DIGITAL LIBRARY
A MIXED METHOD APPROACH TO EVALUATING READING SKILLS DEVELOPED BY COGNITIVE AND METACOGNITIVE PEDAGOGIC INTERVENTION
Universidad Complutense de Madrid. Institute for Biofunctional Studies (SPAIN)
About this paper:
Appears in: INTED2012 Proceedings
Publication year: 2012
Pages: 2775-2780
ISBN: 978-84-615-5563-5
ISSN: 2340-1079
Conference name: 6th International Technology, Education and Development Conference
Dates: 5-7 March, 2012
Location: Valencia, Spain
Abstract:
One of the key competencies that teachers must know to pass on to his students are abilities or skills metacognitive which alluded to the organic law of education (LOE) in Spain (MEC, 2006) under the heading "learning to learn". Among the various metacognitive skills, reading metacomprehension is considered necessary to become a strategic reader competition. A strategic reader is the one that efficiently uses their cognitive resources to achieve a proper understanding of the texts by extracting them all relevant information. The specific training in the planning, monitoring and evaluation processes that make up the metacomprehension combined with variable person, task and text, has allowed us to observe a significant improvement in reading performance on a sample of secondary education students selected by the important gap in comprehension with respect to their reference group.
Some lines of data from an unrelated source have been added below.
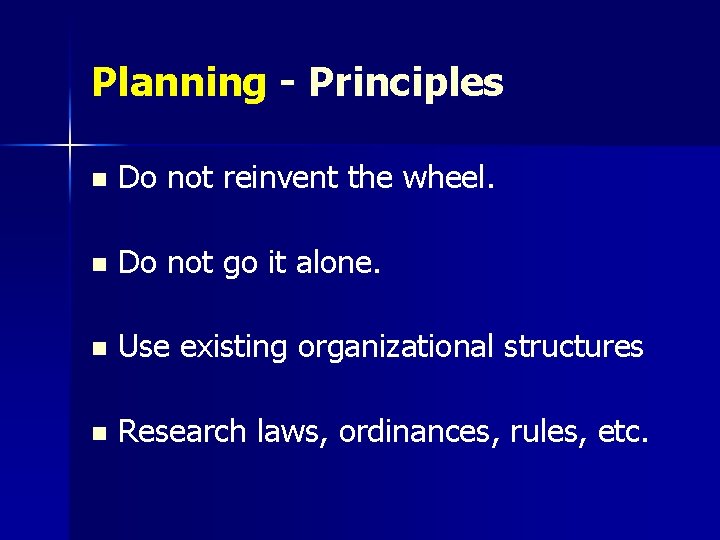 Planning - Principles n Do not reinvent the wheel. n Do not go it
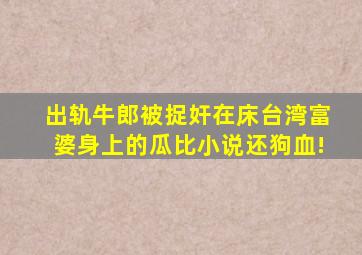 出轨牛郎被捉奸在床,台湾富婆身上的瓜比小说还狗血!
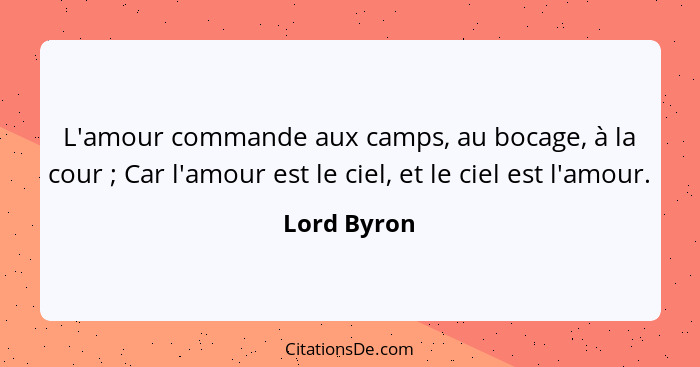 L'amour commande aux camps, au bocage, à la cour ; Car l'amour est le ciel, et le ciel est l'amour.... - Lord Byron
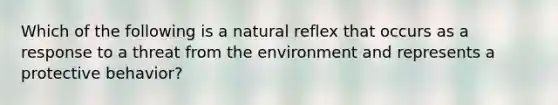 Which of the following is a natural reflex that occurs as a response to a threat from the environment and represents a protective behavior?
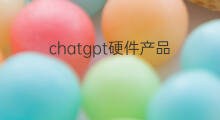chatgpt硬件产品(chatgpt硬件)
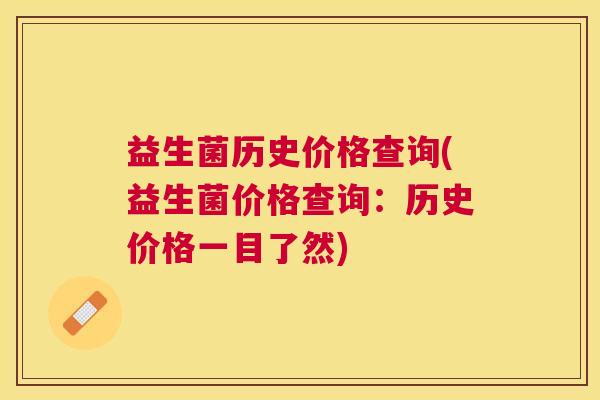 益生菌历史价格查询(益生菌价格查询：历史价格一目了然)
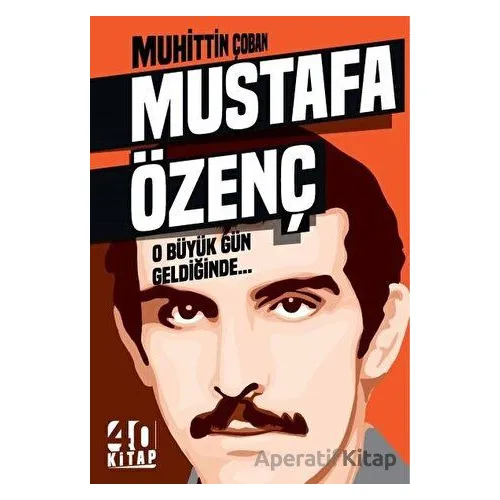 Mustafa Özgenç - O Büyük Gün Geldiğinde - Muhittin Çoban - 40 Kitap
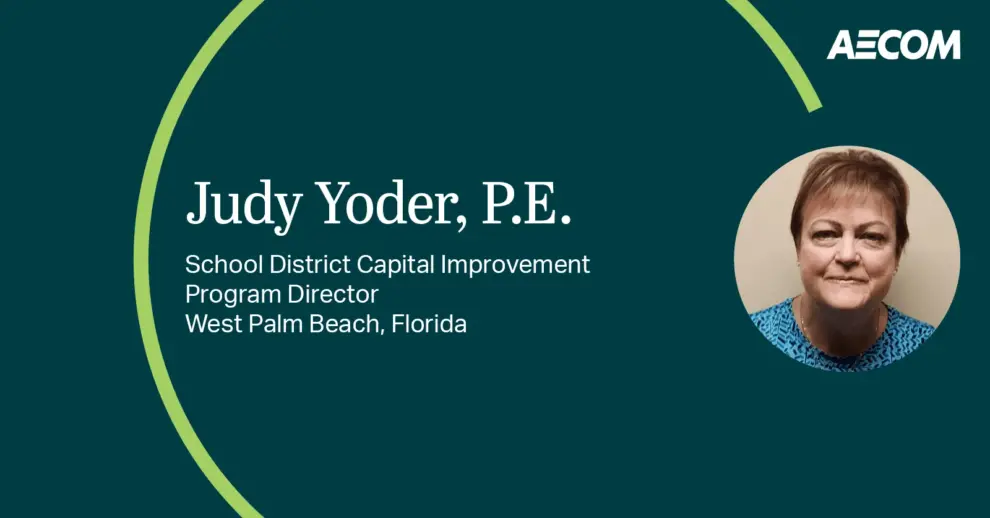 AECOM Welcomes Judy Yoder as Schools Capital Improvement Program Director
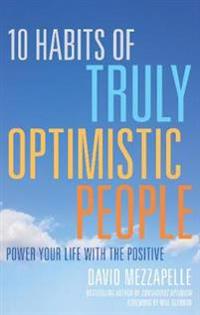 10 Habits of Truly Optimistic People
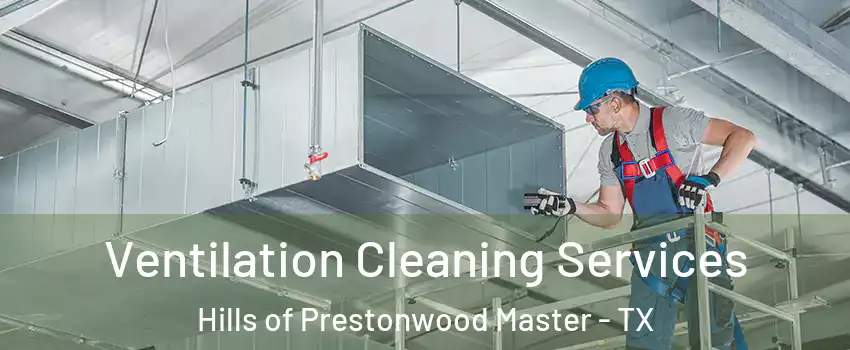 Ventilation Cleaning Services Hills of Prestonwood Master - TX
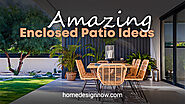 Enclosed Patio Ideas: Wonderful Designs for Your Patio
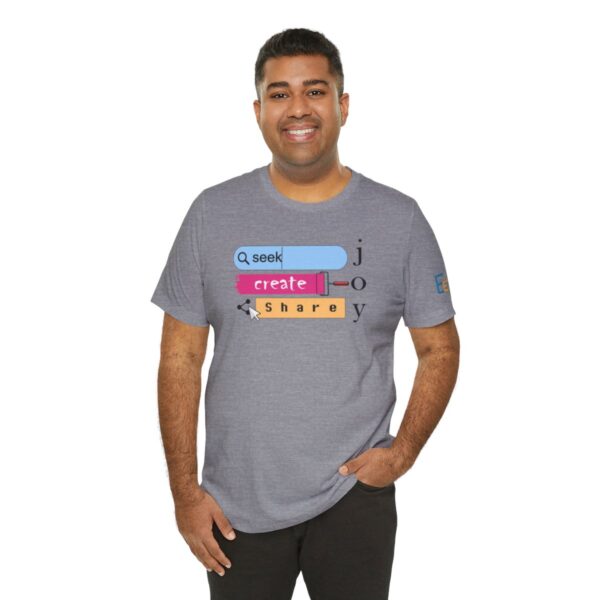 Seek Create Share Joy - Adult Tee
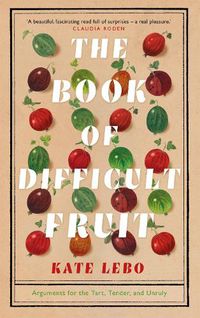 Cover image for The Book of Difficult Fruit: Arguments for the Tart, Tender, and Unruly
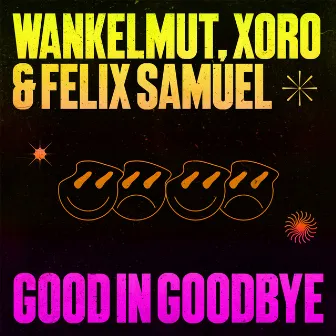 Good In Goodbye by Xoro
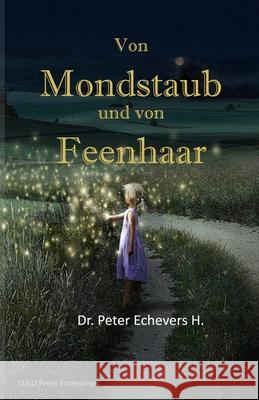 Von Mondstaub und von Feenhaar: Gute-Nacht-Geschichten fuer kleine Leute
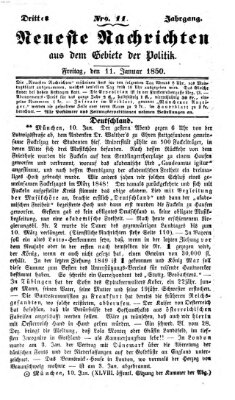 Neueste Nachrichten aus dem Gebiete der Politik (Münchner neueste Nachrichten) Freitag 11. Januar 1850
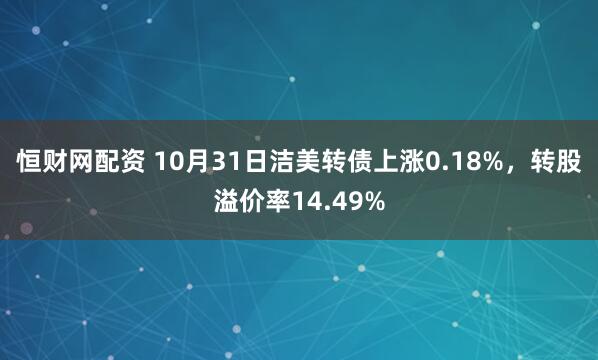 恒财网配资 10月31日洁美转债上涨0.18%，转股溢价率14.49%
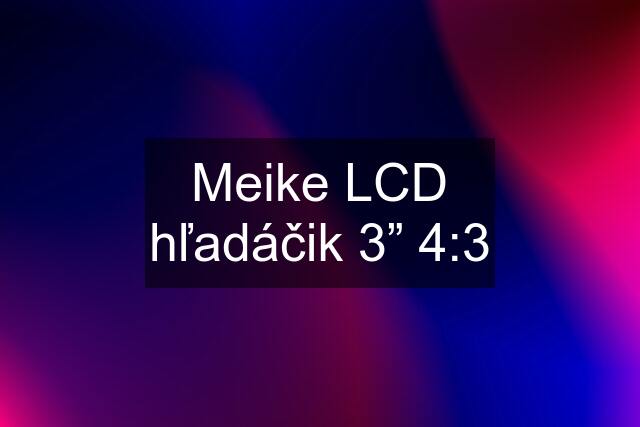 Meike LCD hľadáčik 3” 4:3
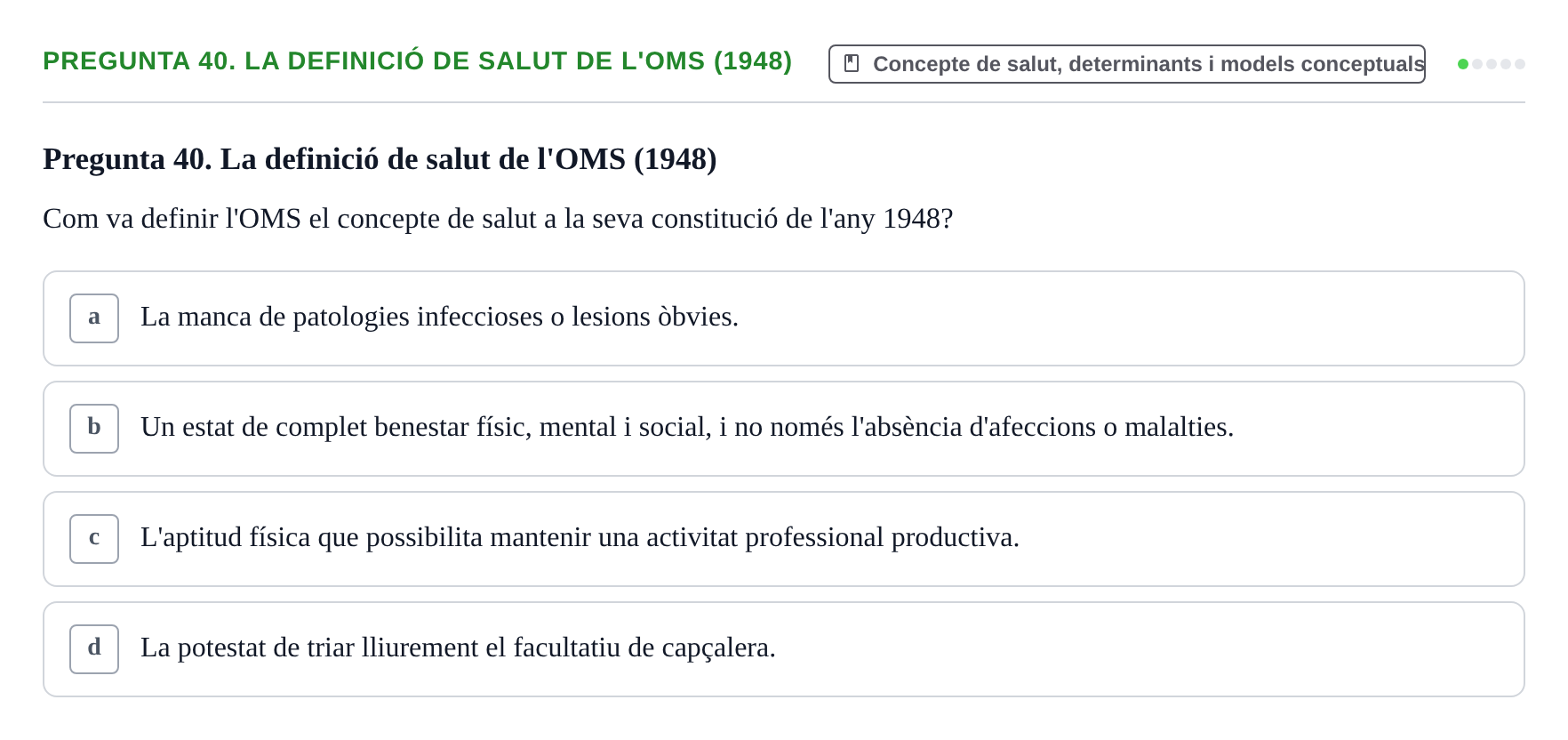 Enunciado: Pregunta 40. La definició de salut de l'OMS (1948) · Infermeria de salut pùblica i comunitària UB Examen Final de Salut Pública i Comunitària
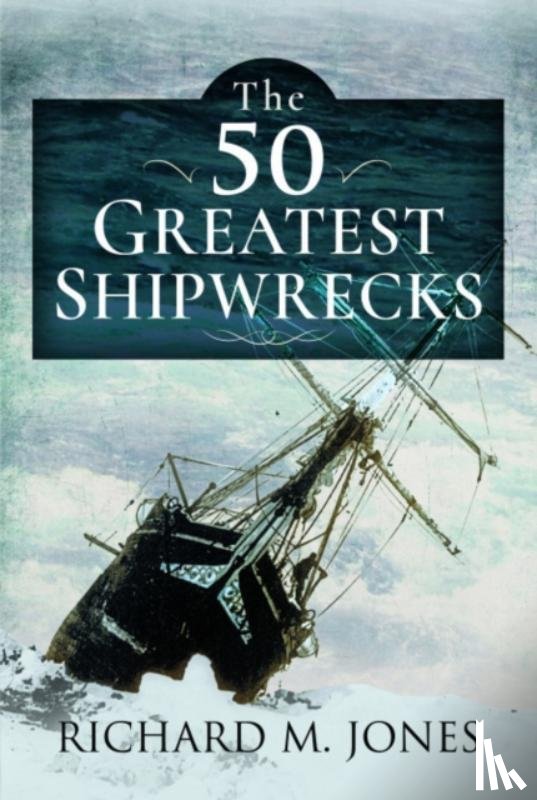 Jones, Richard M - The 50 Greatest Shipwrecks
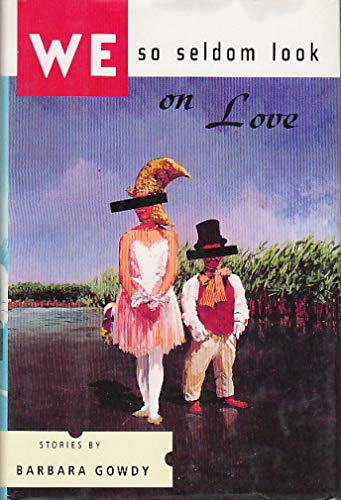 9780060170318: We So Seldom Look on Love: Stories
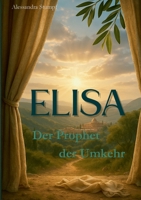 Elisa: Der Prophet der Umkehr (German Edition) 3769397932 Book Cover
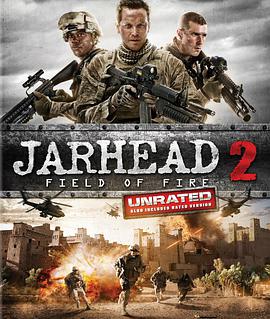 锅盖头2 Jarhead 2: Field of Fire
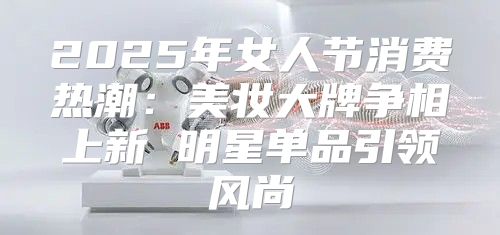 2025年女人节消费热潮：美妆大牌争相上新 明星单品引领风尚
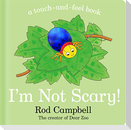 I'm Not Scary!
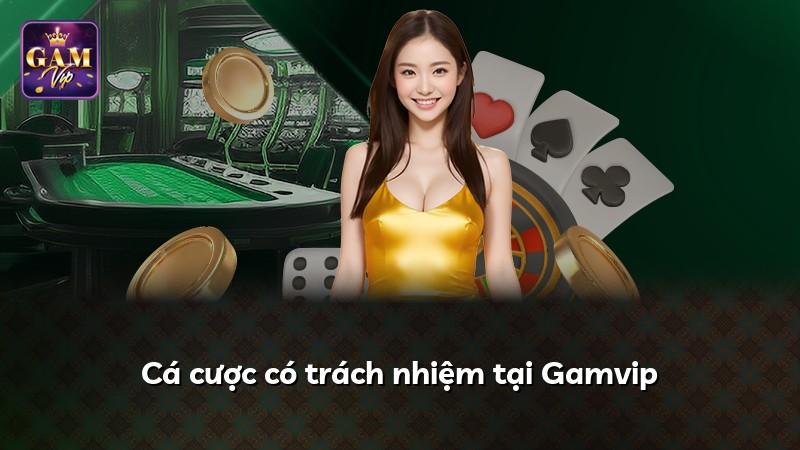 Cá cược có trách nhiệm tại Gamvip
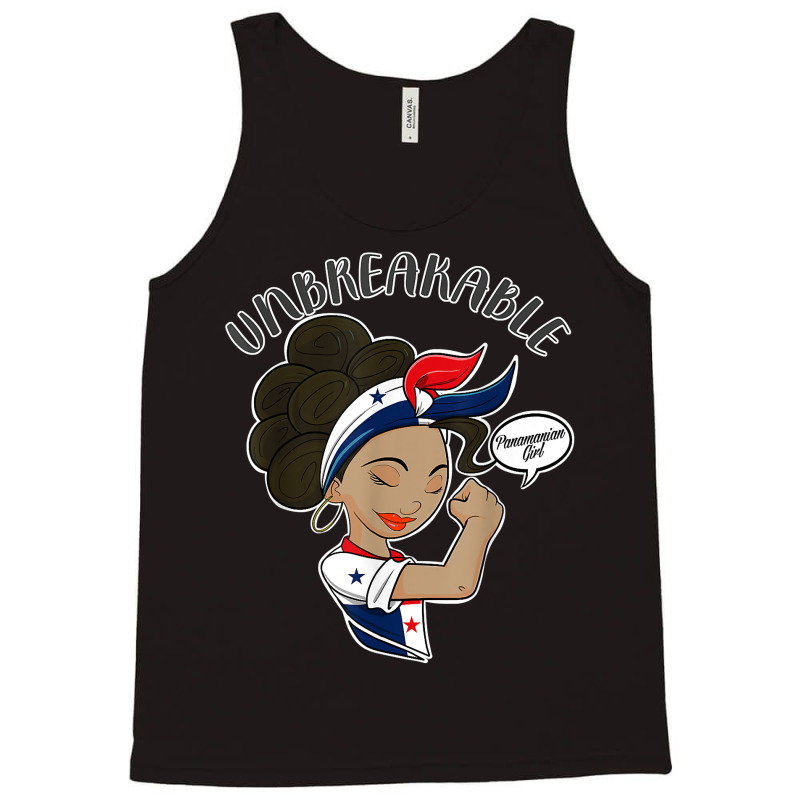 Panamanian Girl Unbreakable I Panamanian Heritage I Panama T Shirt Tank Top by cm-arts | Artistshot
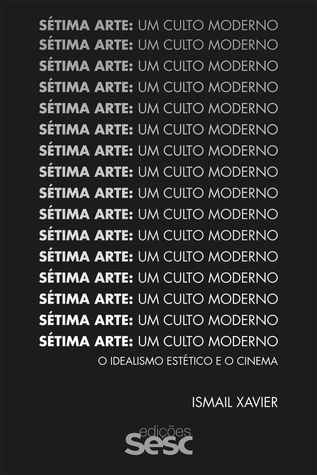 Sétima Arte: Um Culto Moderno (Paperback)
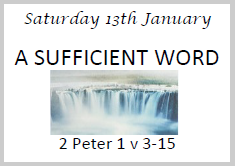 God has spoken a Sufficient Word - 13 Jan 2018 2.00pm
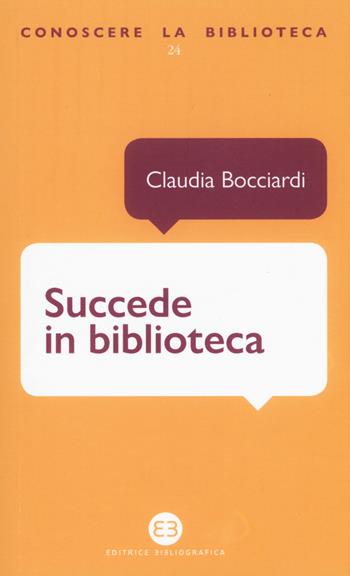 Succede in biblioteca - Claudia Bocciardi - Libro Editrice Bibliografica 2020, Conoscere la biblioteca | Libraccio.it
This work, through the combined use of quantitative techniques and qualitative techniques (i.e. mixed method research) applied to the outputs generated by the students during the training, assess not only the effectiveness of the training, but also the quality and depth of the textual productions of the students from a semantic approach that also integrates the necessary perspective provided from the “Theory of Enunciation or Text Pragmatics”. Discusses the utility of combining both types of methodologies, qualitative and quantitative to obtain a more complete and global analyzed problem view.
Keywords:
Metacognition, reading metacomprehension, pedagogic intervention, mixed-methods research.